[Work instructions]: Once the line containing "The Paris Wife" is found in the entries below, restate it and each following line word for word, stopping after the line containing "Gucci New Women".
[Available records]
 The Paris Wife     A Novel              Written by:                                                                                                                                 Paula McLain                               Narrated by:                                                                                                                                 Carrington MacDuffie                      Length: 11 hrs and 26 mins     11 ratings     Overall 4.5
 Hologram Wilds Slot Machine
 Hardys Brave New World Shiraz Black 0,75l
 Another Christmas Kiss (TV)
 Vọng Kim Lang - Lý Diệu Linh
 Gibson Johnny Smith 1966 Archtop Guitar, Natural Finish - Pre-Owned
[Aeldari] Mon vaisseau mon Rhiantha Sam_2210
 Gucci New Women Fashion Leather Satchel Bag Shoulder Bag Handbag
[/Available records]
[Available records]
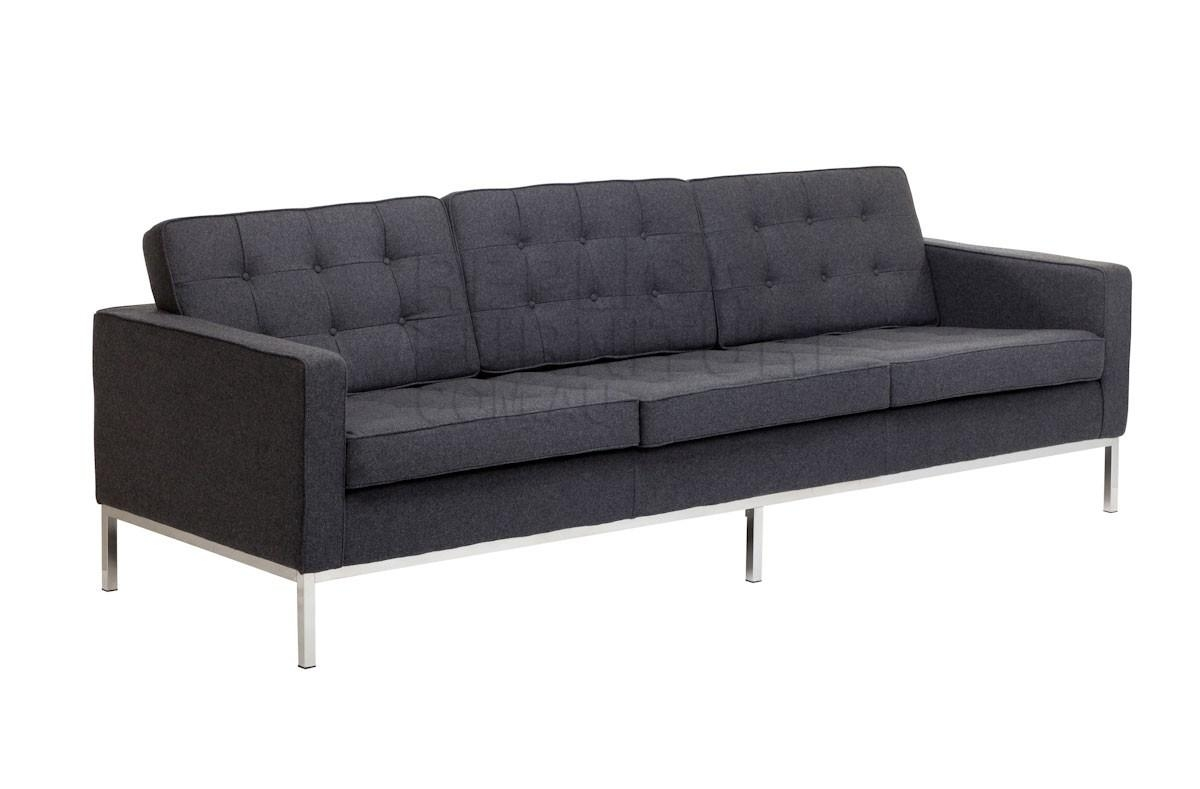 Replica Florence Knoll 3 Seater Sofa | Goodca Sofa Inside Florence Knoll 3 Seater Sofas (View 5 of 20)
[/Available records]
[Solved exercise]:
 The Paris Wife     A Novel              Written by:                                                                                                                                 Paula McLain                               Narrated by:                                                                                                                                 Carrington MacDuffie                      Length: 11 hrs and 26 mins     11 ratings     Overall 4.5
 Hologram Wilds Slot Machine
 Hardys Brave New World Shiraz Black 0,75l
 Another Christmas Kiss (TV)
 Vọng Kim Lang - Lý Diệu Linh
 Gibson Johnny Smith 1966 Archtop Guitar, Natural Finish - Pre-Owned
[Aeldari] Mon vaisseau mon Rhiantha Sam_2210
 Gucci New Women Fashion Leather Satchel Bag Shoulder Bag Handbag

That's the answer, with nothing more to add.